I'm quite scared about what Morsi tried to do in the past (see the articole on the telegraph: Egypt's Sharm el-Sheikh boom threatened by Morsi assault on foreign ownership - Telegraph ) ...

thanks
Mai


----------



## MaidenScotland (Jun 6, 2009)

maituna said:


> Hi Guys,
> I'd love to move to Sharm-el-sheikh, but my big question is, should I invest in a property? Would you?
> I'm quite scared about what Morsi tried to do in the past (see the articole on the telegraph: Egypt's Sharm el-Sheikh boom threatened by Morsi assault on foreign ownership - Telegraph ) ...
> 
> ...



Come to Sharm but rent for at least a year and then decided... plus you will see what areas etc you prefer or indeed you might decide it is not for you.


----------



## maituna (Nov 24, 2014)

MaidenScotland said:


> Come to Sharm but rent for at least a year and then decided... plus you will see what areas etc you prefer or indeed you might decide it is not for you.
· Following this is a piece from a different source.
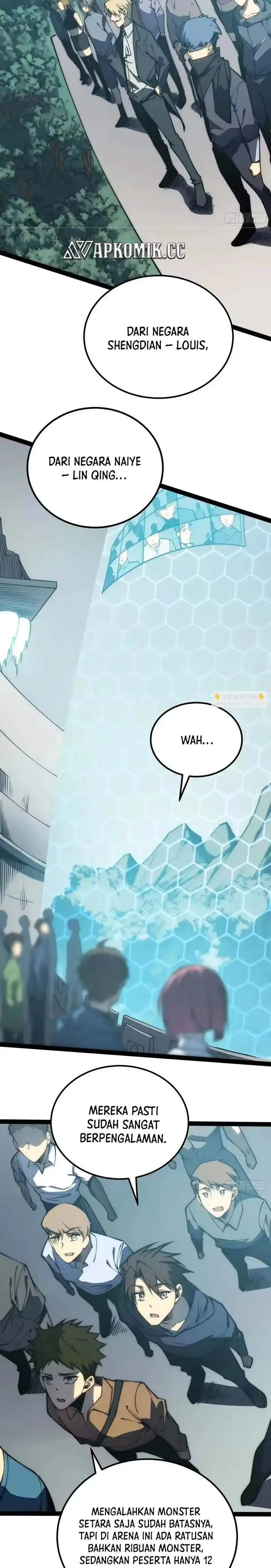 image-komik-full-time-awakening-chapter-67-2/12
I know the place quite well honestly..


----------



## hurghadapat (Mar 26, 2010)

maituna said:


> I know the place quite well honestly..


As a holiday place or have you lived there already.....believe me there is a world of difference.Take Maidens advice and rent and don't burn you bridges.Me personally after living and working in Egypt for quite a long time i would never invest in the middle east far to unstable.


----------